Обернувшись, Франческа увидела невысокую стажерку в зеленой мантии. Тюрбан с вуалью скрывал почти все лицо, кроме темных глаз.

— Сайрус Аларкон, небесный дозорный Авила, — доложил Сайрус. — Выполняю экстренную эвакуацию после предположительного нападения на святилище. Сегодняшний пароль — гранит, огонь, юг. Мой поклон стражу. Прошу дозволения предстать перед ним и ветряным маршалом.

Стажерка поспешно скрылась за парусиновым пологом.

Франческа вздохнула поглубже. Прохладный воздух пах морем. Вокруг поскрипывали стропы и паруса. Жалобно верещали чайки.

Франческа потерла онемевшие от холода щеки — и впервые посмотрела на пышные иерофантские тюрбаны с завистью.
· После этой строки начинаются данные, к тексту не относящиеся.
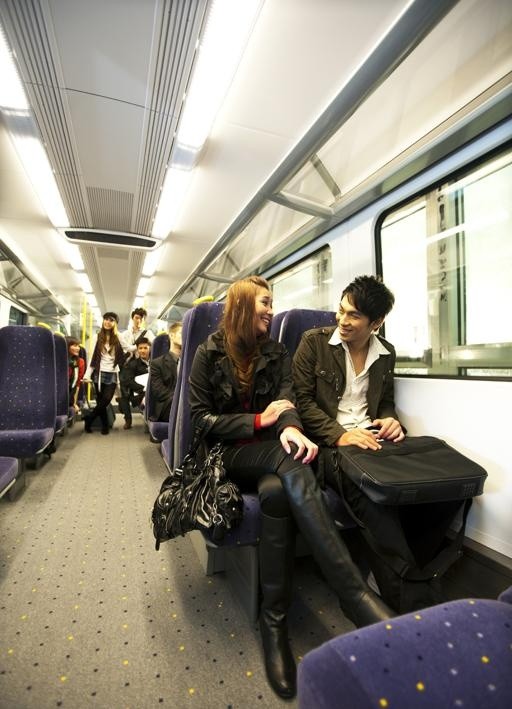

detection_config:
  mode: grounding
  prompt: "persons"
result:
[64,307,182,435]
[188,275,398,699]
[291,273,437,596]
Взгляд ее скользнул по зеленой мантии Сайруса. Как и полагалось воздушному магу, несмотря на атлетически сложенную, тонкую в поясе и широкую в плечах фигуру, он не выглядел здоровяком. Иерофанты отбирали себе учеников по росту: лишняя тяжесть в воздухе ни к чему. Однако и коротышкой Сайруса назвать язык не поворачивался. При своих без пяти дюймов шести футах он был, пожалуй, самым высоким из виденных Франческой пилотов.

— Мы приземлились. За тобой обещанные объяснения, — напомнил Сайрус, собирая прыгошют. Тот мгновенно разрезался на полосы и сплелся в аккуратный прямоугольник.

Глядя на красный парусиновый сверток, Франческа думала о сарсайе — магическом иерофантском языке, энергия которого сосредоточивалась лишь в волокнах ткани. В воздухе тексты на сарсайе растворялись, превращаясь в мощные ветряные потоки.

Сарсайские руны производятся только в сердечной мышце, поэтому иерофант порождает магический текст очень медленно и вынужден носить пышную мантию, в которой можно запасти большое количество чар. С каждым ударом сердца иерофант выбрасывает в правый желудочек несколько магических фраз, которые последующим сокращением сердце гонит вместе с кровью в легкие. С выдохом они выпускаются на волю — и тотчас улавливаются почти никогда не снимаемой вуалью.